Task Overview

Overview

The task is to learn how to race using either vision-only or multiple input modalities. While Arrival’s racing simulator and the L2R framework is suitable for a wide variety of approaches including:

  • classical control

  • pre-planning trajectories

  • reinforcement learning (RL)

  • imiatation learning (IL)

We are most interested in agents which learn how to perceive their surroundings and effectively control the race car. We are also familiar with the success of RL approaches and fully expect, and encourage, the community to create agents which are significantly better than our human benchmarks. However, learning-based approaches often have poor sample efficiency and fail at generalizing to new scenarios. Humans, on the other hand, are good at quickly adapting to new situations, such as racing on a new, unseen track after only a short warmup period. The L2R task will challenges agents’ ability race in such a way.

Task Definition

Rather than giving agents an unbounded amount of time to perfectly overfit to a racetrack, the L2R task allows only a limited look at a new track, much like a Formula 1 driver gets only a brief practice session prior to the actual race. More concretely, agent assessment involves two stages:

  1. Pre-evaluation: agents will have access to an unseen, evaluation racetrack for 60 minutes with unfrozen weights. The agent is free to use this time for any purpose they deem necessary, but we generally expect agents to transfer their prior racing knowledge to the new environment after a brief exploration period.

  2. Evaluation: to qualify for evaluation, the agent must demonstrate that it can complete at least 1 lap during the pre-evaluation stage, subject to a modest maximum time limit. Successful agents will be evaluated on the testing racetrack and their metrics, defined below, will be recorded and updated on a leaderboard. To prevent competitors from unfairly learning on the test track, submissions will only be able to see their agent’s results and will not have access to any model updates during the pre-evaluation stage.

□ □ □ □

Resume the L2R racing task description above, writing on from the point where it stops.

Excerpted records:

□ □ □ □

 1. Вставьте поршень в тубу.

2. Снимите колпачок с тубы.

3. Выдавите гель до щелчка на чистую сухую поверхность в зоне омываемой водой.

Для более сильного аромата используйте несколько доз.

□ □ □ □

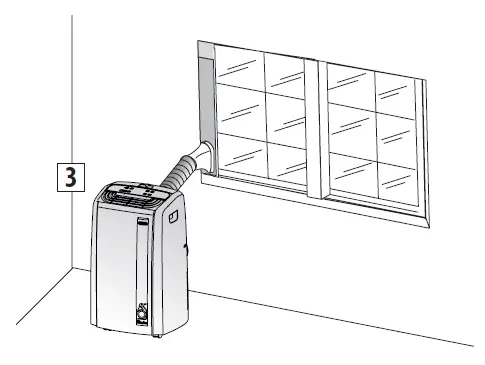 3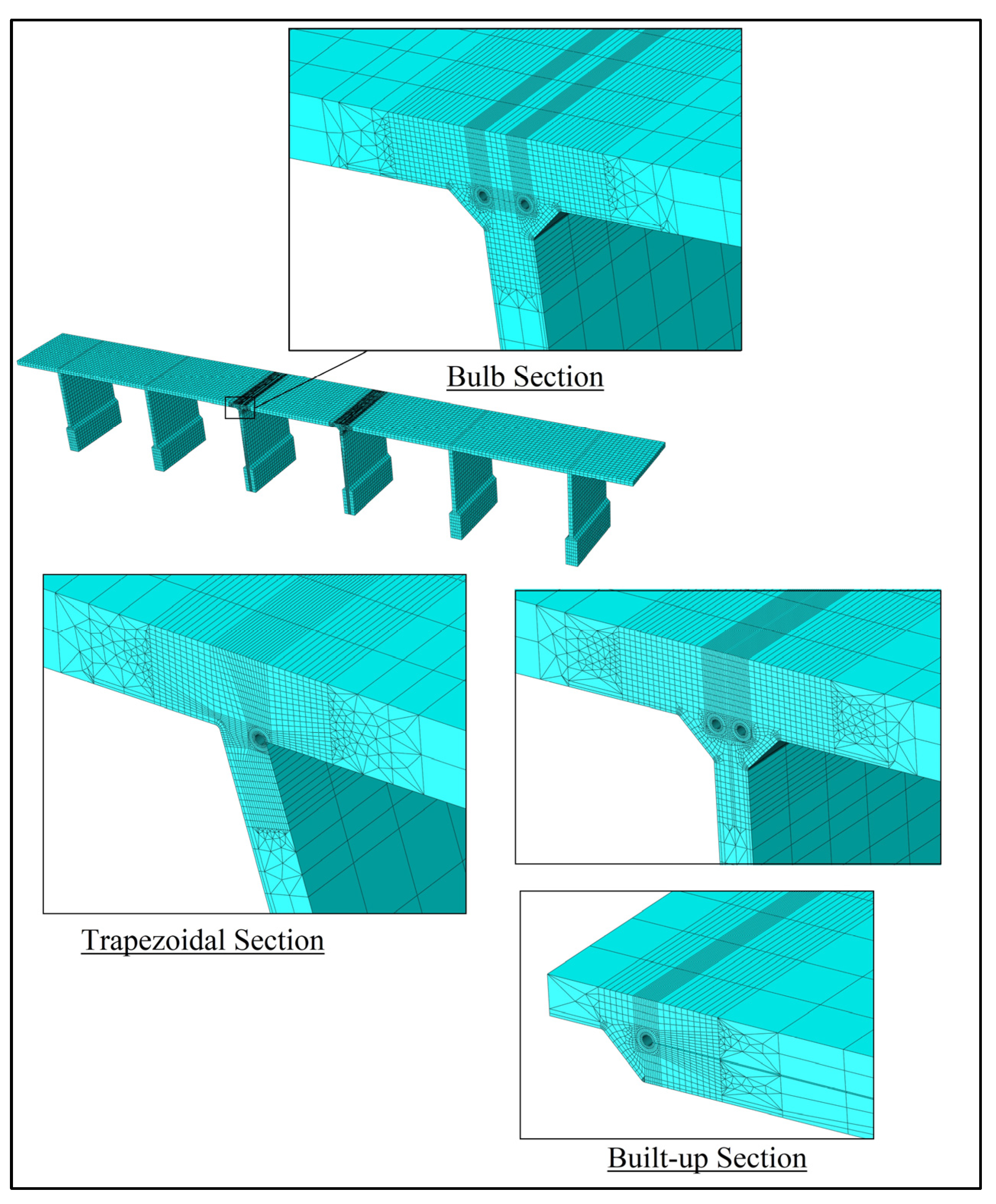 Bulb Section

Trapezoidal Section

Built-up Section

□ □ □ □

Output below:
Note

We currently only support single vehicle racing, but hope to introduce a multi-agent environment in the future.

Input Modalities

We present two distinct sets of information available to agents. All information available to agents use virtual sensors that emulate their real counterparts, so the agent does not have access to any privileged information. A separate leadboard will be used for agent’s using the more restricted vision-only input mode.

Vision-Only

The agent only has access to raw pixel values from the vehicle’s cameras

Multimodal

In addition to the cameras, we provide the agent with sensor data, primarily from the vehicle’s IMU sensor

Metrics

Learn-to-Race defines numerous metrics for the assessment of an agent’s performance listed below. These are provided to agents upon episode termination in the info of the last environment step.

Metric

Definition

Episode Completion Percentage

Percentage of the 3-lap episode completed

Episode Duration

Duration of the episode, in seconds

Average Adjusted Track Speed

Average speed, adjusted for environmental conditions, in km/h

Average Displacement Error

Euclidean displacement from the track centerline, in meters

Trajectory Admissibility

Measurement of the safety of the trajectory

Trajectory Efficiency

Ratio of track curvature to trajectory curvature

Movement Smoothness

Log dimensionless jerk based on accelerometer data

Basic Metrics

A successful episode is defined as completing 3 laps, from a standing start, without 2 wheels going out-of-bounds at any point in time (1 is permissable, but considered unsafe). L2R provides basic metrics like the percentage of the 3 laps completed, the lap times for each successfully completed lap, the total time of the episode, and the average speed of the vehicle.

Trajectory Quality

To understand the quality of an agent’s trajectories, L2R also includes metrics like average displacement error which is simply the agent’s average distance from the centerline which is particularly useful measuring a controllers ability to stay near its target. We also include trajectory admissibility or \(\alpha\), shown below, where \(t_{u}\) is the cumulative time spent unsafely with 1 wheel out-of-bounds and \(t_{e}\) is the total length of the episode.

\[\alpha = 1 - \sqrt{\frac{t_{\text{u}}}{t_{e}}}\]

A perfectly admissable trajectory is 1.0 with no time spent outside of the drivable area. Furthermore, we provide a trajectory efficiency ratio which is the ratio of curvature of the racetrack’s centerline to the curvature of the trajectory, measured parametrically using the root mean square. Strong racing agents should minimize their curvature to maintain high speeds, for example, by cutting corners, and have an efficiency of at least 1.0.

Warning

If the agent doesn’t complete the entire episode, the trajectory efficiency metric will likely be distorted since it would be comparing a partial trajectory, which may exclude high curvature areas of the track, to the entire racetrack.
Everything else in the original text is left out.